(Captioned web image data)
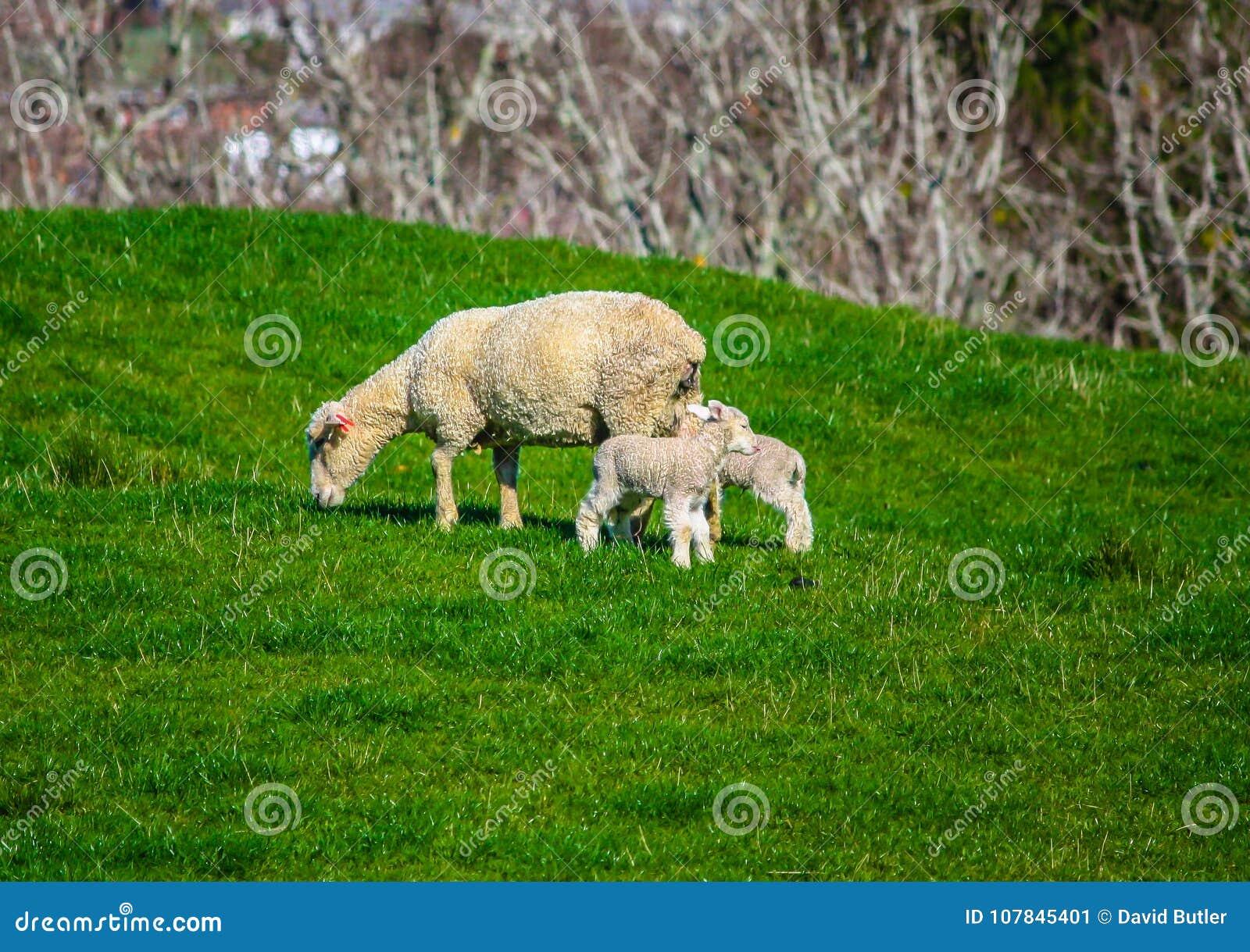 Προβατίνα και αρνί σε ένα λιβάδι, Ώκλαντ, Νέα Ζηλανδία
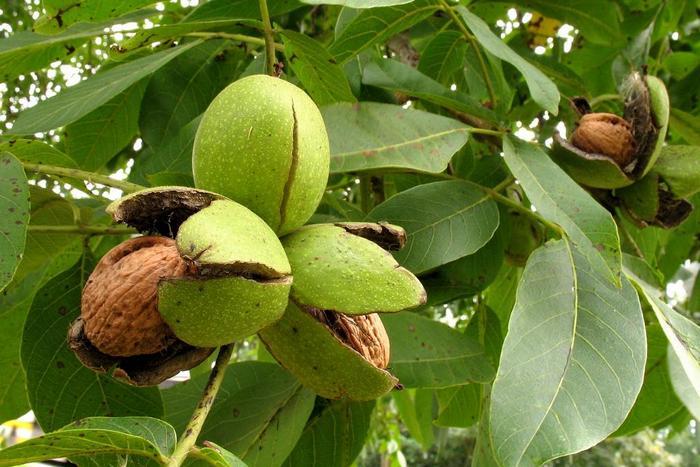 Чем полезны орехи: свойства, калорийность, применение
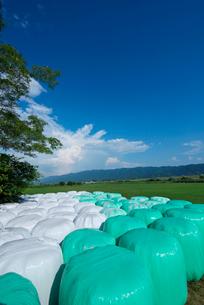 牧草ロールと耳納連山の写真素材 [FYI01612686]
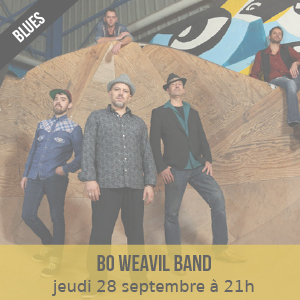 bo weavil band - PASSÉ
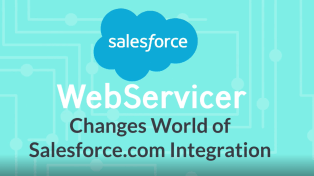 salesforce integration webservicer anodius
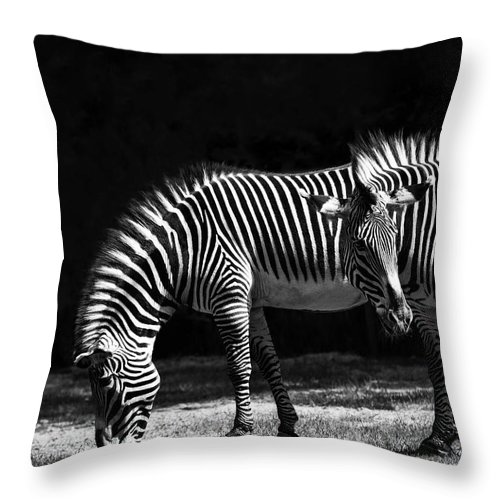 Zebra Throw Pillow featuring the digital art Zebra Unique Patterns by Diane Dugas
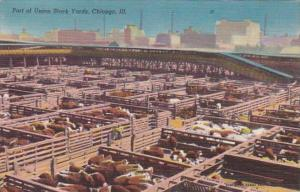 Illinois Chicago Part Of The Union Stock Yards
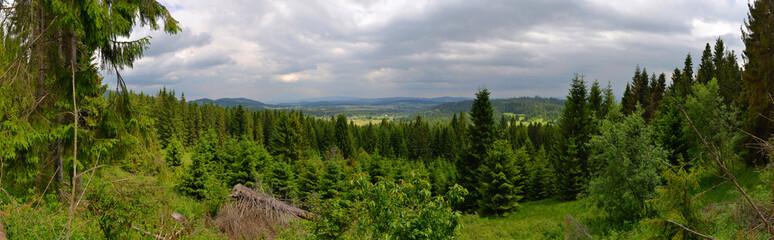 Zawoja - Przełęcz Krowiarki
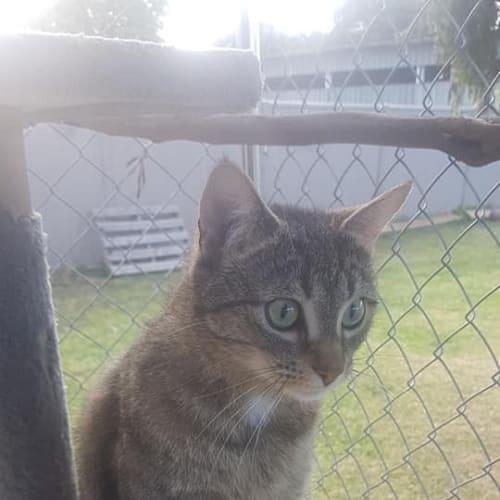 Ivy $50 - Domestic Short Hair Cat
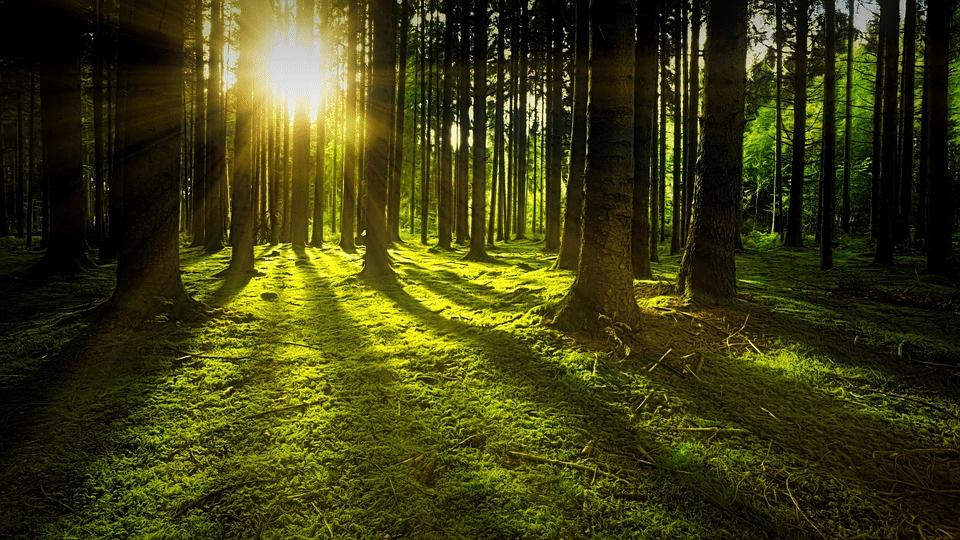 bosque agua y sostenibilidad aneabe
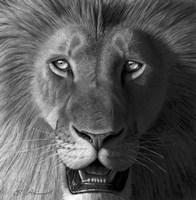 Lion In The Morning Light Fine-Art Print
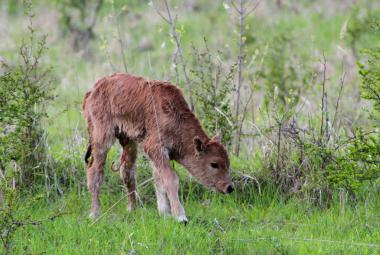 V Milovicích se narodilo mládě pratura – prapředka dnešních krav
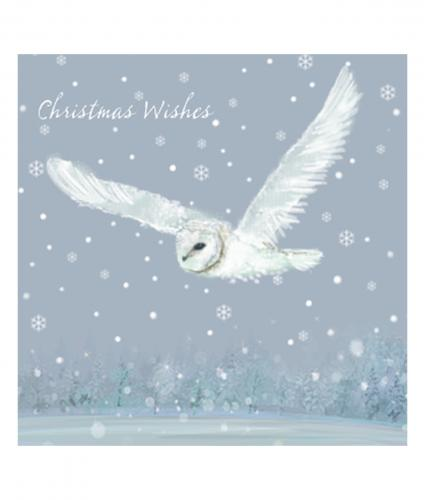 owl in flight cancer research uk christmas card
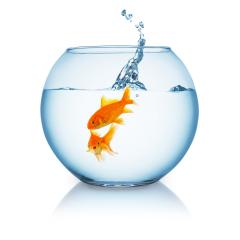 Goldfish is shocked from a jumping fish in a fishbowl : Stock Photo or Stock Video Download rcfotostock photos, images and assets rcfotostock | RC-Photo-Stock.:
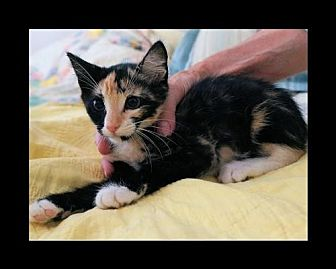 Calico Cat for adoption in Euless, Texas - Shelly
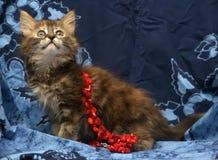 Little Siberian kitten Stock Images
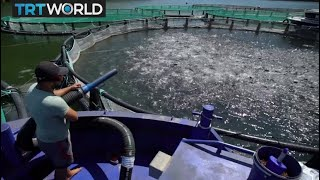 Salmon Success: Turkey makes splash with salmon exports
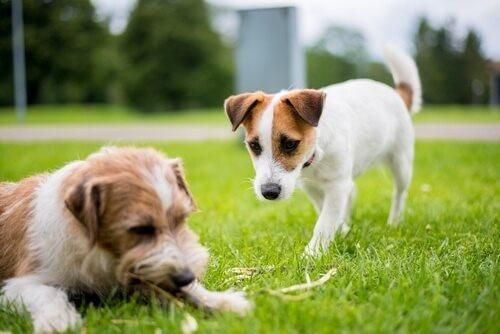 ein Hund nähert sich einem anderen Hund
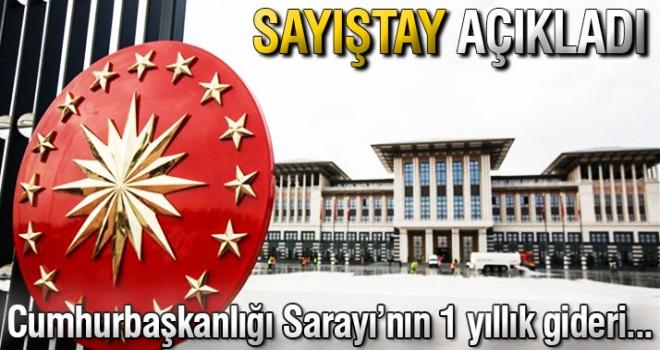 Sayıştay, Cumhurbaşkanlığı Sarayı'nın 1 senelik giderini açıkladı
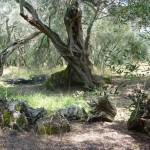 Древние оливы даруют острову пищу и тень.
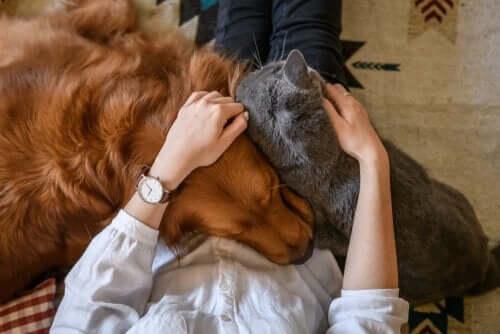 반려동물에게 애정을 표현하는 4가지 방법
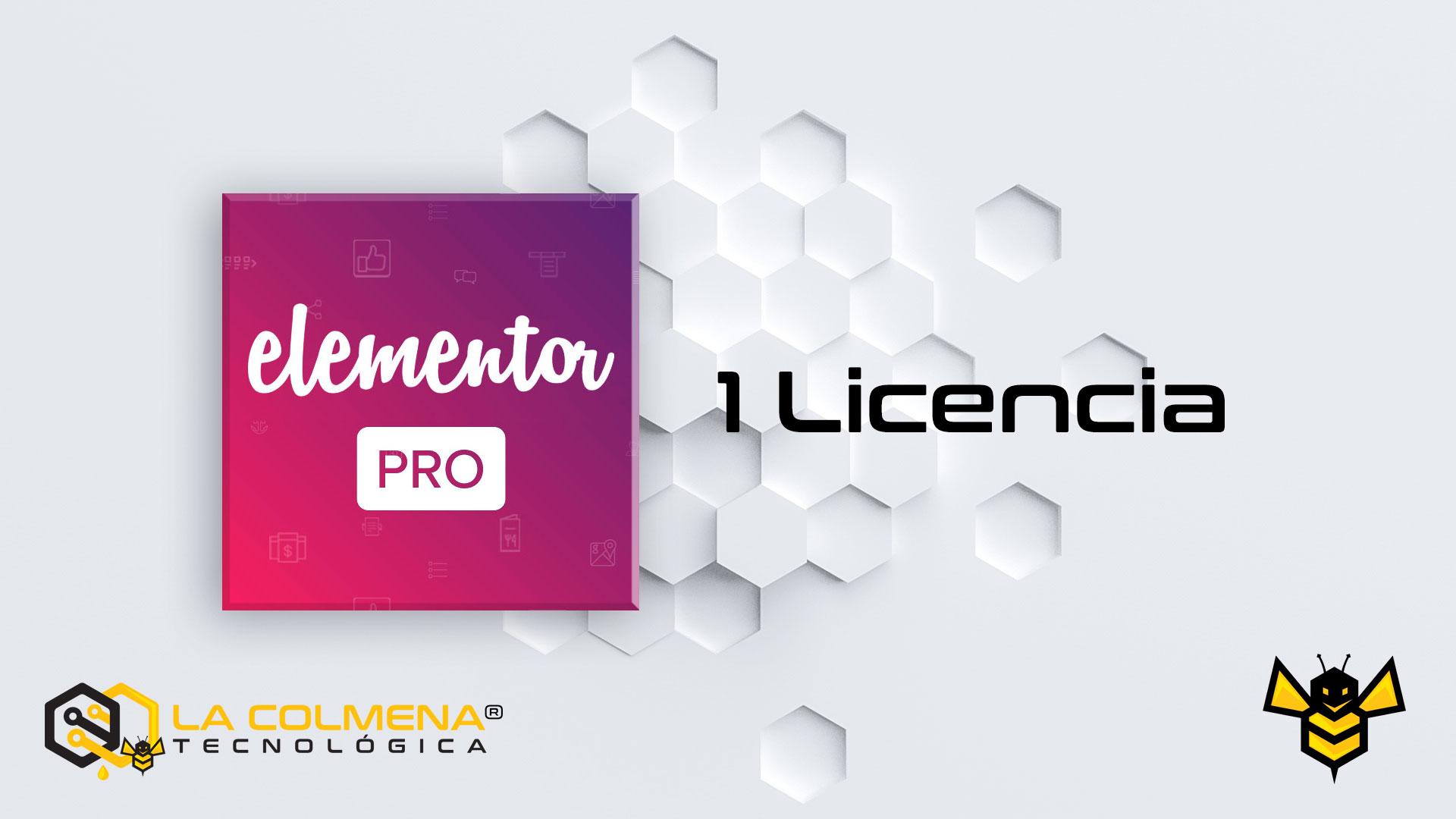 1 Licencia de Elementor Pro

__Work instructions__.
Lines from the one containing "bo weavil band - PASSÉ" through the end of the entries above, both included, are to be written out exactly; no pictures and no other lines.

__Written solution__.
 bo weavil band - PASSÉ
 salesforce integration webservicer anodius
 Zebra Throw Pillow featuring the digital art Zebra Unique Patterns by Diane Dugas
 Illinois Chicago Part Of The Union Stock Yards
 Zawoja - Przełęcz Krowiarki
 Ivy $50 - Domestic Short Hair Cat
 bosque agua y sostenibilidad aneabe
 Lion In The Morning Light Fine-Art Print
 V Milovicích se narodilo mládě pratura – prapředka dnešních krav
 owl in flight cancer research uk christmas card
 Goldfish is shocked from a jumping fish in a fishbowl : Stock Photo or Stock Video Download rcfotostock photos, images and assets rcfotostock | RC-Photo-Stock.:
 Calico Cat for adoption in Euless, Texas - Shelly
 Little Siberian kitten Stock Images
 Salmon Success: Turkey makes splash with salmon exports
 ein Hund nähert sich einem anderen Hund
 Sayıştay, Cumhurbaşkanlığı Sarayı'nın 1 senelik giderini açıkladı
 Древние оливы даруют острову пищу и тень.
 반려동물에게 애정을 표현하는 4가지 방법
 1 Licencia de Elementor Pro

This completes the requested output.